Stated problem:
Can you give every line of the data below as a JSON list of strings, one string per line, leaving out blank lines?

Dataset records:
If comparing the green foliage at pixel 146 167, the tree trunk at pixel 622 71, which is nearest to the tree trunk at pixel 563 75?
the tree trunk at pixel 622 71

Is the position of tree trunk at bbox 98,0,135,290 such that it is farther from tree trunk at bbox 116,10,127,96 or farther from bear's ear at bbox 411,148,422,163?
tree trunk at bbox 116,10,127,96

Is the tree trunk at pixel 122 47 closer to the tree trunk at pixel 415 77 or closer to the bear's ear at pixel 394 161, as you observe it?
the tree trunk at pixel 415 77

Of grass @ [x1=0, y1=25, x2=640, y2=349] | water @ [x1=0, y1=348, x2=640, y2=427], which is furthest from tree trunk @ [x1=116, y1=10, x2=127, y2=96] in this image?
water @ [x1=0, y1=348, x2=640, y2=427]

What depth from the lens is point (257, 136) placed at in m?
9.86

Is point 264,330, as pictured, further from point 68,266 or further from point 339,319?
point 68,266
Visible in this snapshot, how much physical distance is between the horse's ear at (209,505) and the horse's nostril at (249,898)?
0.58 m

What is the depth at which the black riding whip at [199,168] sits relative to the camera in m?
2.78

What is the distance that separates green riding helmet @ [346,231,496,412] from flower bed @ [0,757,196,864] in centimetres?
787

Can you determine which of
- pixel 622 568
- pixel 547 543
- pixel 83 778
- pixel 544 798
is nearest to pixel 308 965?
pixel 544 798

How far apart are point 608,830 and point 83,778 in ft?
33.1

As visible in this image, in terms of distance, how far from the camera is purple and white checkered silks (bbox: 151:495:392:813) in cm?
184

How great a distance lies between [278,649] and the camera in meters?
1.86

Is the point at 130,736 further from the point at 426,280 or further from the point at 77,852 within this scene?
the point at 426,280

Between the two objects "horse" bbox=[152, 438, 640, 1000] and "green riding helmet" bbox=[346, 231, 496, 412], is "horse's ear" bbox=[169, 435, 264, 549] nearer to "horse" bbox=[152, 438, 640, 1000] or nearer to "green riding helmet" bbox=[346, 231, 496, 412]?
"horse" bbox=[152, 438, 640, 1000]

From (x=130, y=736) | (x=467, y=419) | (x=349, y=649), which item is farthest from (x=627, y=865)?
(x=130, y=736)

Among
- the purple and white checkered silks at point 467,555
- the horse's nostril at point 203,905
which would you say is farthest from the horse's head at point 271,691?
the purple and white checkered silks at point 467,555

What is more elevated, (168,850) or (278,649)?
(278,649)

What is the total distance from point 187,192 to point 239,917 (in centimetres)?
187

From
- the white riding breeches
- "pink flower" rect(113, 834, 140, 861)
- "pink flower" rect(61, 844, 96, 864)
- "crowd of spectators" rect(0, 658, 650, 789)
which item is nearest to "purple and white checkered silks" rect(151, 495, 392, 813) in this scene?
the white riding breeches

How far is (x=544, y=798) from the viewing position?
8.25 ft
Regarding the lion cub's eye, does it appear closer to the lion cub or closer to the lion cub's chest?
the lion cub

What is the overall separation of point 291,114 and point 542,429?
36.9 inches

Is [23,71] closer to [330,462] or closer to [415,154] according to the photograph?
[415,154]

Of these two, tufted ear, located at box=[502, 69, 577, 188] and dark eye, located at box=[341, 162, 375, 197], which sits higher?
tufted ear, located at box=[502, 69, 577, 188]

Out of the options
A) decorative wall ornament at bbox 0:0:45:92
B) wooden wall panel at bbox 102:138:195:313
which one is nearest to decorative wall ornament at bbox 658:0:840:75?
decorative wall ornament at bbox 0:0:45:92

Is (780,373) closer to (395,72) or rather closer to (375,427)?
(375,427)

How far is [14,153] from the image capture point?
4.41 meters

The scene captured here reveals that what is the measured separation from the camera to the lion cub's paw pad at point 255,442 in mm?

Solution to the problem:
[
  "If comparing the green foliage at pixel 146 167, the tree trunk at pixel 622 71, which is nearest to the tree trunk at pixel 563 75?",
  "the tree trunk at pixel 622 71",
  "Is the position of tree trunk at bbox 98,0,135,290 such that it is farther from tree trunk at bbox 116,10,127,96 or farther from bear's ear at bbox 411,148,422,163?",
  "tree trunk at bbox 116,10,127,96",
  "Is the tree trunk at pixel 122 47 closer to the tree trunk at pixel 415 77 or closer to the bear's ear at pixel 394 161, as you observe it?",
  "the tree trunk at pixel 415 77",
  "Of grass @ [x1=0, y1=25, x2=640, y2=349] | water @ [x1=0, y1=348, x2=640, y2=427], which is furthest from tree trunk @ [x1=116, y1=10, x2=127, y2=96] in this image?",
  "water @ [x1=0, y1=348, x2=640, y2=427]",
  "What depth from the lens is point (257, 136) placed at in m?",
  "9.86",
  "Is point 264,330, as pictured, further from point 68,266 or further from point 339,319?",
  "point 68,266",
  "Visible in this snapshot, how much physical distance is between the horse's ear at (209,505) and the horse's nostril at (249,898)?",
  "0.58 m",
  "What is the depth at which the black riding whip at [199,168] sits relative to the camera in m?",
  "2.78",
  "What is the distance that separates green riding helmet @ [346,231,496,412] from flower bed @ [0,757,196,864] in centimetres?",
  "787",
  "Can you determine which of",
  "- pixel 622 568",
  "- pixel 547 543",
  "- pixel 83 778",
  "- pixel 544 798",
  "is nearest to pixel 308 965?",
  "pixel 544 798",
  "How far apart are point 608,830 and point 83,778 in ft?",
  "33.1",
  "As visible in this image, in terms of distance, how far from the camera is purple and white checkered silks (bbox: 151:495:392:813) in cm?",
  "184",
  "How great a distance lies between [278,649] and the camera in meters?",
  "1.86",
  "Is the point at 130,736 further from the point at 426,280 or further from the point at 77,852 within this scene?",
  "the point at 426,280",
  "Between the two objects \"horse\" bbox=[152, 438, 640, 1000] and \"green riding helmet\" bbox=[346, 231, 496, 412], is \"horse's ear\" bbox=[169, 435, 264, 549] nearer to \"horse\" bbox=[152, 438, 640, 1000] or nearer to \"green riding helmet\" bbox=[346, 231, 496, 412]?",
  "\"horse\" bbox=[152, 438, 640, 1000]",
  "From (x=130, y=736) | (x=467, y=419) | (x=349, y=649), which item is farthest from (x=627, y=865)?",
  "(x=130, y=736)",
  "Among",
  "- the purple and white checkered silks at point 467,555",
  "- the horse's nostril at point 203,905",
  "which would you say is farthest from the horse's head at point 271,691?",
  "the purple and white checkered silks at point 467,555",
  "What is more elevated, (168,850) or (278,649)?",
  "(278,649)",
  "What is the total distance from point 187,192 to point 239,917 (in centimetres)?",
  "187",
  "From",
  "- the white riding breeches",
  "- \"pink flower\" rect(113, 834, 140, 861)",
  "- \"pink flower\" rect(61, 844, 96, 864)",
  "- \"crowd of spectators\" rect(0, 658, 650, 789)",
  "which item is nearest to \"purple and white checkered silks\" rect(151, 495, 392, 813) in this scene?",
  "the white riding breeches",
  "How far is (x=544, y=798) from the viewing position?",
  "8.25 ft",
  "Regarding the lion cub's eye, does it appear closer to the lion cub or closer to the lion cub's chest?",
  "the lion cub",
  "What is the overall separation of point 291,114 and point 542,429?",
  "36.9 inches",
  "Is [23,71] closer to [330,462] or closer to [415,154] according to the photograph?",
  "[415,154]",
  "Of these two, tufted ear, located at box=[502, 69, 577, 188] and dark eye, located at box=[341, 162, 375, 197], which sits higher?",
  "tufted ear, located at box=[502, 69, 577, 188]",
  "Out of the options",
  "A) decorative wall ornament at bbox 0:0:45:92",
  "B) wooden wall panel at bbox 102:138:195:313",
  "which one is nearest to decorative wall ornament at bbox 658:0:840:75?",
  "decorative wall ornament at bbox 0:0:45:92",
  "Is (780,373) closer to (395,72) or rather closer to (375,427)?",
  "(375,427)",
  "How far is [14,153] from the image capture point?",
  "4.41 meters",
  "The scene captured here reveals that what is the measured separation from the camera to the lion cub's paw pad at point 255,442 in mm?"
]